Data accuracy checks are incorporated into the HVPA Exporter tool and issues are flagged to users before submission takes place. At the repository side, the HVPA Importer tool maps incoming data elements to common reference sequences to ensure internal consistency of naming.
Diagnostic Data
For data submitted by diagnostic laboratories (diagnostic data), we assume that the incoming data is of high quality (which we define as data that has been generated in a manner free from errors such as sequencing artefacts, incorrect calling bases and variants, etc.) due to the regulatory requirements that diagnostic laboratories must meet when generating this data. We purposely collect data from diagnostic labs only after they have reported results to the requesting clinician to ensure we capture the data past the point where changes can be made. If a laboratory subsequently finds that they have made an error in their report, a new report will be issued to the clinician and this new information will subsequently be submitted to the Node during the next data upload phase.
Research Data
Data contributed by laboratories that are not accredited for diagnostic purposes to the Node (research data) undergoes the same accuracy checks as diagnostic data regardless of whether they are submitted through the HVP Exporter or via a bulk, manual upload process. In terms of ensuring data quality, due to the disparate nature of the ways that research data can be generated, assessing data quality in a standardised fashion is difficult.

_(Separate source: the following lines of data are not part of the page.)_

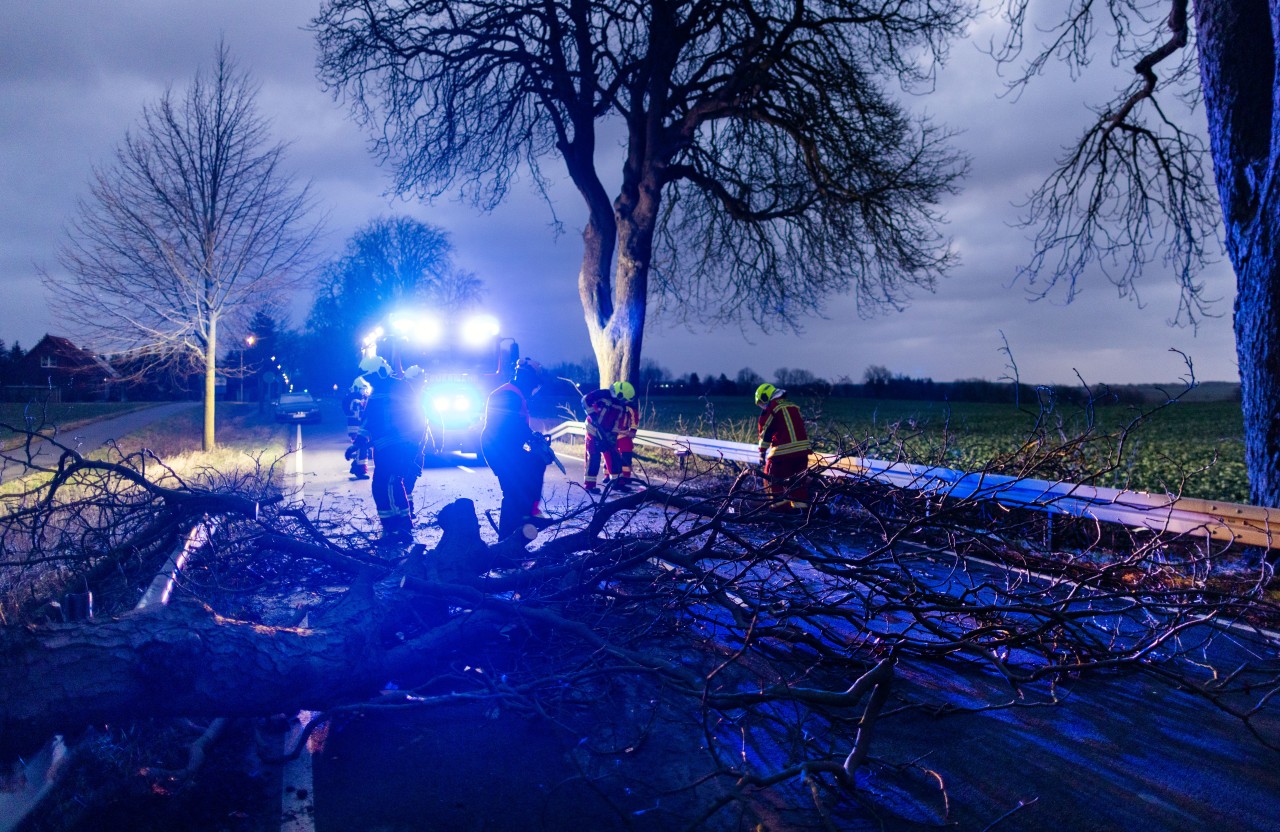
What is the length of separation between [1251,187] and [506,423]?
7559 millimetres

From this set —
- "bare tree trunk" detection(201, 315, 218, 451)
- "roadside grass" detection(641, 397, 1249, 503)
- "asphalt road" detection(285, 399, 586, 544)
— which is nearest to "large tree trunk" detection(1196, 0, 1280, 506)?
"roadside grass" detection(641, 397, 1249, 503)

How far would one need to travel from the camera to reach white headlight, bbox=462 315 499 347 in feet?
36.3

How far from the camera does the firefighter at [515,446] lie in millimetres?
7824

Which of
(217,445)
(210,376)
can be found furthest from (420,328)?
(217,445)

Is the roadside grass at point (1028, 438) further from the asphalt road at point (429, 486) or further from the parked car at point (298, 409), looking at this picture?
the parked car at point (298, 409)

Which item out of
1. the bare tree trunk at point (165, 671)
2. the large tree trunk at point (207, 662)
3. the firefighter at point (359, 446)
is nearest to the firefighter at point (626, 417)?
the firefighter at point (359, 446)

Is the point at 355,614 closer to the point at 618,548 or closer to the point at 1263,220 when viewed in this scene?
the point at 618,548

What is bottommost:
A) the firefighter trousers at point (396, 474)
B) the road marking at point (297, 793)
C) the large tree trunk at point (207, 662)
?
the road marking at point (297, 793)

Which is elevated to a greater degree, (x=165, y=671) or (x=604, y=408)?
(x=604, y=408)

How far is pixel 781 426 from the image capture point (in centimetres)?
973

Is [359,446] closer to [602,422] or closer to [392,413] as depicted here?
[602,422]

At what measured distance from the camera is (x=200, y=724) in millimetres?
3836

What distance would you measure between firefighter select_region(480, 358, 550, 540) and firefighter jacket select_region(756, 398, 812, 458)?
117 inches

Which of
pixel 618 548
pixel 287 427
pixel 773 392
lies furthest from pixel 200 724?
pixel 287 427
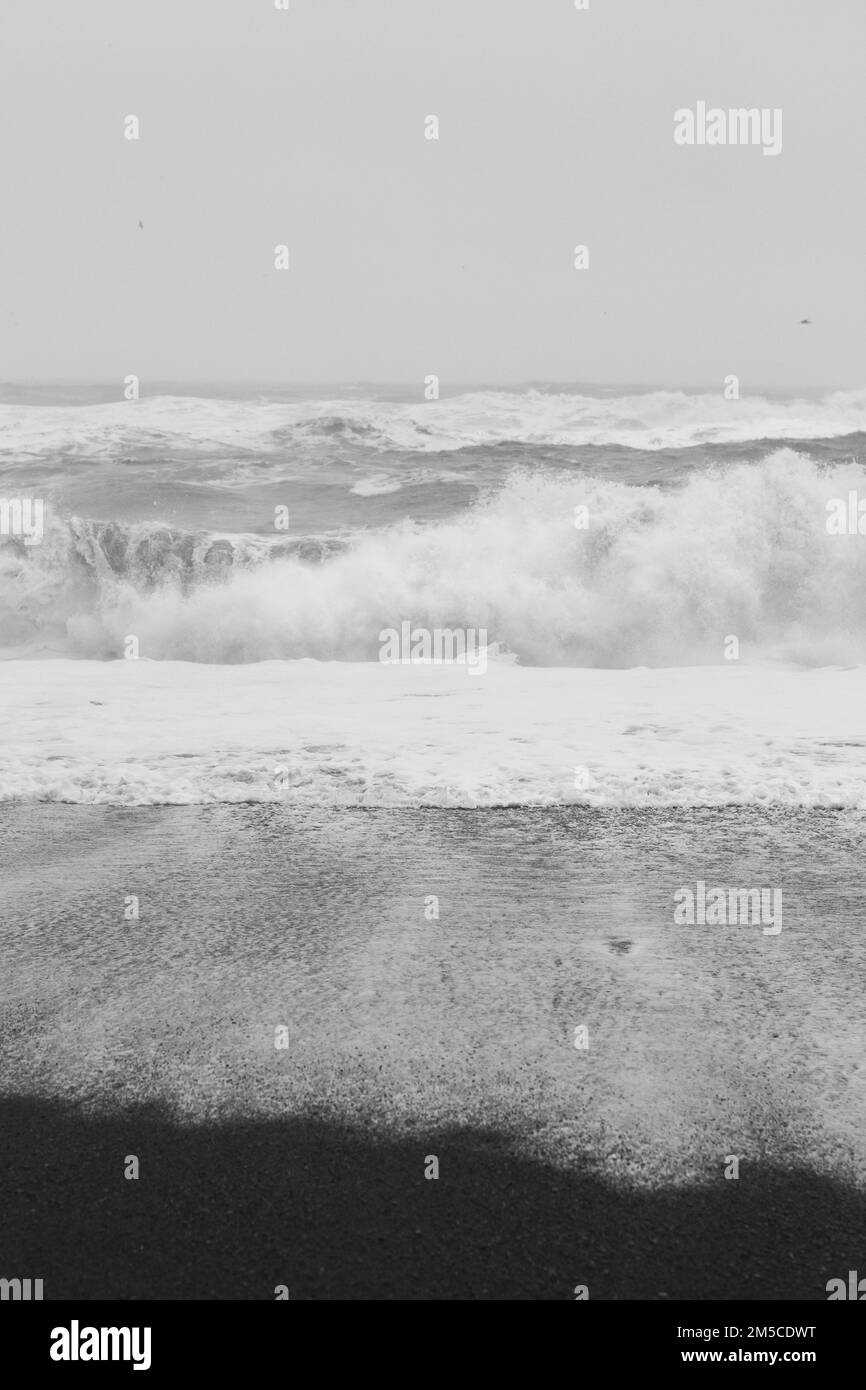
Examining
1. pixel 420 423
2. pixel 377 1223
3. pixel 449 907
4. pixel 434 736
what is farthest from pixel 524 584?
pixel 420 423

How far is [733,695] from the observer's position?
29.6ft

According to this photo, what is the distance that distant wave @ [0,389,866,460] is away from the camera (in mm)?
22297

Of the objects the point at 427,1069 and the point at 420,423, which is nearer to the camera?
the point at 427,1069

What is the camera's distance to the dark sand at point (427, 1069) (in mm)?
2754

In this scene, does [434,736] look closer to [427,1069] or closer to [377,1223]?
[427,1069]

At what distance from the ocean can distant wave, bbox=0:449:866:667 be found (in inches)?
1.9

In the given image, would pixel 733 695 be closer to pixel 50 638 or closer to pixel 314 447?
pixel 50 638

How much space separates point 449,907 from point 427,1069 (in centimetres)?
136

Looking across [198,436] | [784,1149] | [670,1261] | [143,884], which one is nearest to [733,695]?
[143,884]

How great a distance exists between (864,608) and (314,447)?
12.9 meters

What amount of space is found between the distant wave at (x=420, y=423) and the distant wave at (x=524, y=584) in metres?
8.50

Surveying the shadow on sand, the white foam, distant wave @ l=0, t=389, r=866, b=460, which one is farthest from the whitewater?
the shadow on sand

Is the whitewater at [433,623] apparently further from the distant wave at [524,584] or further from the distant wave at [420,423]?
the distant wave at [420,423]

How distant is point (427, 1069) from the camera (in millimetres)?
3598
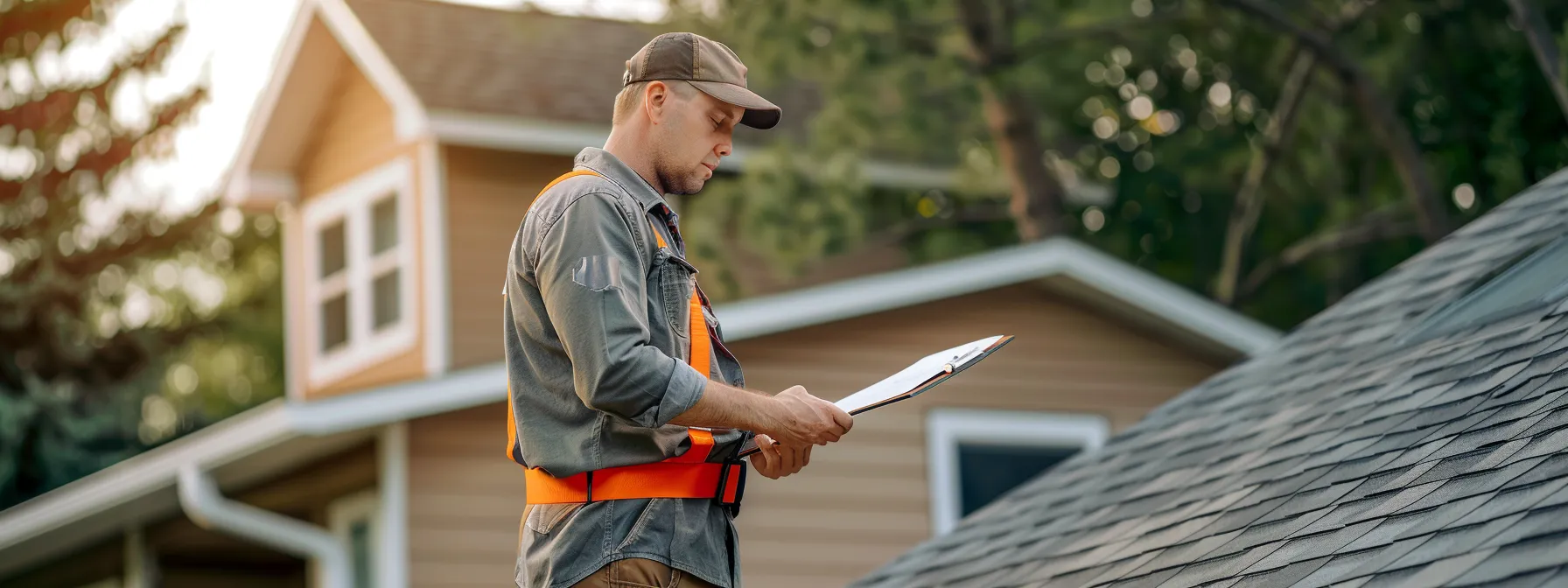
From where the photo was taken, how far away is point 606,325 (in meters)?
3.50

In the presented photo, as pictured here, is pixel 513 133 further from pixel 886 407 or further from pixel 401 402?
pixel 886 407

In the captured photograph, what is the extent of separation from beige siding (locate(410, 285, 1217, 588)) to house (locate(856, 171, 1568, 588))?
13.7 ft

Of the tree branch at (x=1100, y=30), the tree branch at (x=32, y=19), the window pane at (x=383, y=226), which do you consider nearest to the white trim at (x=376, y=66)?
the window pane at (x=383, y=226)

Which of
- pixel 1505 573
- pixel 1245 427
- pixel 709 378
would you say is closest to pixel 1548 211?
pixel 1245 427

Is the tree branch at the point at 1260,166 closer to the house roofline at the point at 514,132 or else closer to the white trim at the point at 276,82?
the house roofline at the point at 514,132

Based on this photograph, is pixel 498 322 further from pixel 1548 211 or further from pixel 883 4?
pixel 1548 211

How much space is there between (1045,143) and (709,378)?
1819 centimetres

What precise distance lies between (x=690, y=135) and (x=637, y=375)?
1.95 ft

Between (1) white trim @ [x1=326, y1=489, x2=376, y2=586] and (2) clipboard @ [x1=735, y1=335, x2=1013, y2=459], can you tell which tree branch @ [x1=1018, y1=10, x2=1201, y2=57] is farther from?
(2) clipboard @ [x1=735, y1=335, x2=1013, y2=459]

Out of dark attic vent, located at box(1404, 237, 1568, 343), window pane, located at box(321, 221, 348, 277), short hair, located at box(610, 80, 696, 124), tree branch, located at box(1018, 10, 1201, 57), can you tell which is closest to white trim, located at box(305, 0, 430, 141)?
window pane, located at box(321, 221, 348, 277)

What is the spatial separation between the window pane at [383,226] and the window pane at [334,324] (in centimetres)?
87

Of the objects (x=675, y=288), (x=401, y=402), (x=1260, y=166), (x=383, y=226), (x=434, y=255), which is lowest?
(x=675, y=288)

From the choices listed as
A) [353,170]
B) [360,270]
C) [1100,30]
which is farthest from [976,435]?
[1100,30]

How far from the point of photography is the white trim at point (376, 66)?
47.4ft
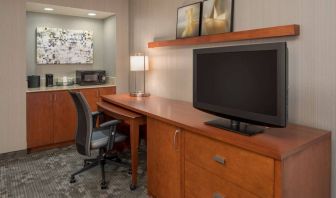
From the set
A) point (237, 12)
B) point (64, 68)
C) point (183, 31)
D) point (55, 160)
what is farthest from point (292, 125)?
point (64, 68)

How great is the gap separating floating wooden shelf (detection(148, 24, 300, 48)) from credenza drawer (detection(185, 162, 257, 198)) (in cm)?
117

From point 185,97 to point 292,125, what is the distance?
4.70 ft

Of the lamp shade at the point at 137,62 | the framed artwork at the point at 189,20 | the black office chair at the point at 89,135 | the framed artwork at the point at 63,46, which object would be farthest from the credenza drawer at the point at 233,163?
the framed artwork at the point at 63,46

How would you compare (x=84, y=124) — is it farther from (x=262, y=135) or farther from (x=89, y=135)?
(x=262, y=135)

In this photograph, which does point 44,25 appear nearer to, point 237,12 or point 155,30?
point 155,30

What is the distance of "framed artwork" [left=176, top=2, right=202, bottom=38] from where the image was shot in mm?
2879

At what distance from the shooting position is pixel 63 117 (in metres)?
4.00

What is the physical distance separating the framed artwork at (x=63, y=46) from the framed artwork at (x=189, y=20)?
2.10 meters

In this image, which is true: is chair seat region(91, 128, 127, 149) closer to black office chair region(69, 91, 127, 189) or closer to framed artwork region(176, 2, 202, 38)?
black office chair region(69, 91, 127, 189)

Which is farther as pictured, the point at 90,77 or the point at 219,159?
the point at 90,77

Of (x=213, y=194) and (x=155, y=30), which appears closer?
(x=213, y=194)

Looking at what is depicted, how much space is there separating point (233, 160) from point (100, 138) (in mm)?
1642

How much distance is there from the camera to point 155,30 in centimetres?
369

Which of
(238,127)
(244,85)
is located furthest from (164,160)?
(244,85)
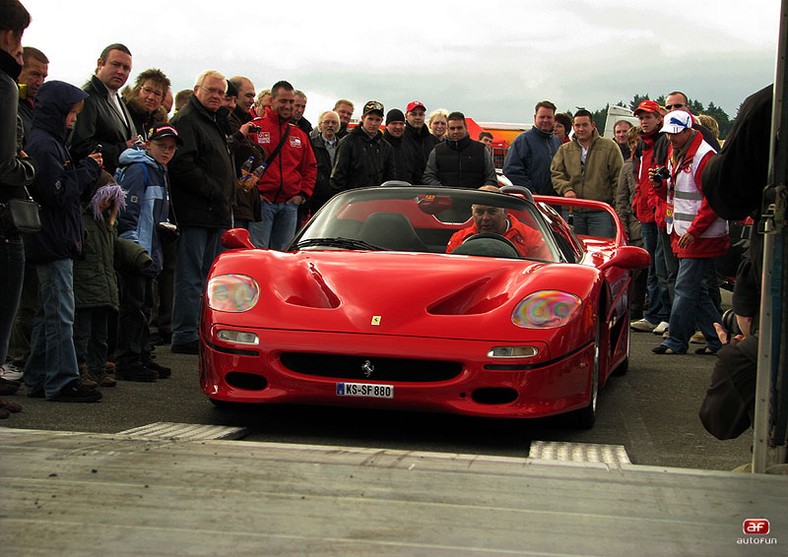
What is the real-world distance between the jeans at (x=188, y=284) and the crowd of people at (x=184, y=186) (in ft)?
0.04

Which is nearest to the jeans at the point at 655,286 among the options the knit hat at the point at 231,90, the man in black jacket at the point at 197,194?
the knit hat at the point at 231,90

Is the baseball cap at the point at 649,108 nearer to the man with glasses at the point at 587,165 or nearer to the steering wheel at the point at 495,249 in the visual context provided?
the man with glasses at the point at 587,165

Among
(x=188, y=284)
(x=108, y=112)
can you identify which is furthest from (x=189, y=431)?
(x=188, y=284)

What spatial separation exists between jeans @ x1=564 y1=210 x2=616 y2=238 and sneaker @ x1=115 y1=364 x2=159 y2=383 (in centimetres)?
655

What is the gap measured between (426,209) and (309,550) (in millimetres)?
4806

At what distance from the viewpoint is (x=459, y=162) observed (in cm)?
1390

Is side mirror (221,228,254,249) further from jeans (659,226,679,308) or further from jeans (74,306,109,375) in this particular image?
jeans (659,226,679,308)

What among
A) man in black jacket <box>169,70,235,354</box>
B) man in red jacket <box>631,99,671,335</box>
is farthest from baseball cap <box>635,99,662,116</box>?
man in black jacket <box>169,70,235,354</box>

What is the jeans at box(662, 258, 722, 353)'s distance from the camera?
10273 millimetres

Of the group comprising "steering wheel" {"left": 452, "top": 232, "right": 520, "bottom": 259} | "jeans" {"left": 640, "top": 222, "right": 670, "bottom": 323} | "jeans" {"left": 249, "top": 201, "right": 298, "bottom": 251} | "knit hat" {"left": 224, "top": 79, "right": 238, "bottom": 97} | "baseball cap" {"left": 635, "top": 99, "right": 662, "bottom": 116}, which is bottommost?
"jeans" {"left": 640, "top": 222, "right": 670, "bottom": 323}

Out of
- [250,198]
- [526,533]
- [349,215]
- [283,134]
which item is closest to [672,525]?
[526,533]

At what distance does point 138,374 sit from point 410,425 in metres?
2.38

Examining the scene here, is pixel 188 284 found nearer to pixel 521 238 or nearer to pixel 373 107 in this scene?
pixel 521 238

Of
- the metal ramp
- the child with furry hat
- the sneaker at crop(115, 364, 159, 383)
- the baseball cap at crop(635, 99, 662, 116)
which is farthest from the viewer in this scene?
the baseball cap at crop(635, 99, 662, 116)
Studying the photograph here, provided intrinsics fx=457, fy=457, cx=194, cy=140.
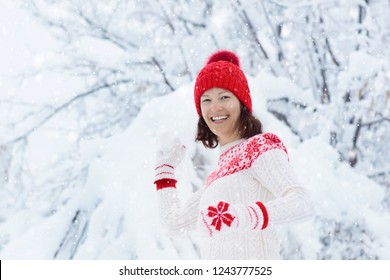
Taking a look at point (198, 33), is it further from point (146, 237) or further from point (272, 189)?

There are currently no recognised standards for accrediting research data generation practices that can be leveraged to assess the quality of data submitted to the Node. To address this, the Node is working to generate a national data quality standard. Until such time that a standard exists, the Node will continue to clearly differentiate the sources of data contained in the Node to allow users to clearly identify data that has been quality assessed to a recognised standard.